ジェリドの女性、ラウダさん
チュニス南部にはショット・エル・ジェリドという塩湖があります。
このジェリドというのはその地域の呼び方でもあり、代表的なのがトズールです。
ジェルバでのんびりステイもよかったけれど、動きたい気持ちになり、昼のバスでトズールに行きました。
トズールは本当に素敵な所です。チュニジアでトズールが一番好き、という外国人、何人も見ました。

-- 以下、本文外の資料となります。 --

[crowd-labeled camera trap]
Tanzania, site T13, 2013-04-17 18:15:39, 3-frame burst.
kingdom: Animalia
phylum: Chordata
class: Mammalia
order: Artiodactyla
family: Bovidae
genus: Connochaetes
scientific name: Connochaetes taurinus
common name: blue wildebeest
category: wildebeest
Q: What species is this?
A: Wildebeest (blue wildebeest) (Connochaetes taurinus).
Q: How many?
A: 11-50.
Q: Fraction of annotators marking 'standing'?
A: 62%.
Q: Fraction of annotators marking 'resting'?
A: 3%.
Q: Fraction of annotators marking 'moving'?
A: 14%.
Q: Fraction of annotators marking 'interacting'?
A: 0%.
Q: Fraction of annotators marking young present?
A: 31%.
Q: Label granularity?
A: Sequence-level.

町のワキワキ感のみならず取り巻く自然が圧倒的に美しいですよね。
南部はおうおうにして男性社会感があるような気がしますが、こんな素敵な女性に会いました。
アーティストのラウダさん。
ラウダさんはトズールの旧市街の通りに自分の家兼アトリエを持っていて、
中を見ていたら、
「あら。どこから?日本?」
と声をかけてくれた。
ラッキーなことに他に人がおらず、彼女も少し持て余していたのか、
講演で使ったパワーポイント付きで、彼女の半生について語りだす。
幼少のころから頭がよく、常に学年トップだったラウダさん。お絵描きと本が大好きだったけれど、
あまりに成績が良いので親が勉強に集中させるため絵描きをやめさせてしまった。
見事スファックスの医大に進んだけれど、ラウダさんはスファックスの社会に合わず、教授ともめ、退学。
チュニスに上がってきて、行政を学び全体2位で卒業し、様々なところで働いたけれど、
「私はチュニスも嫌い。やっぱりジェリドが、トズールが良くて戻ってきた」
といいます。
トズールでも、男性社会の中で重要な仕事をさせてもらえず、不満が多かったそうです。
そんな中、フランスのプロジェクトで現在アトリエにしているこの家の修繕に関わった際、
貯金をはたいて家を買うことに決め、購入後アトリエに変えていったのだとか。
現在は画家、ワークショップ、ローカルガイド、講演、グラフィティ・プロジェクトなど積極的に活動していらっしゃいます。
トズールの中でも風そよそよ気持ちいい空間。ラウダさんと話しながら、コーヒーなどすすると、
ゆるりと肩の力がぬけていくようです。
ラウダさんの名刺は印刷ではなく、一つ一つ自らのデッサン。ジェリドの風景をすいすいと書いてくれました。
ずっといたいような気がしましたが、いい出会いはさりどきも大事。
小一時間過ぎてしまったところで、アトリエを出ました。
ラウダさんを訪れたい方は、有名なカフェ、ホシュベンアベスの少し先にあります。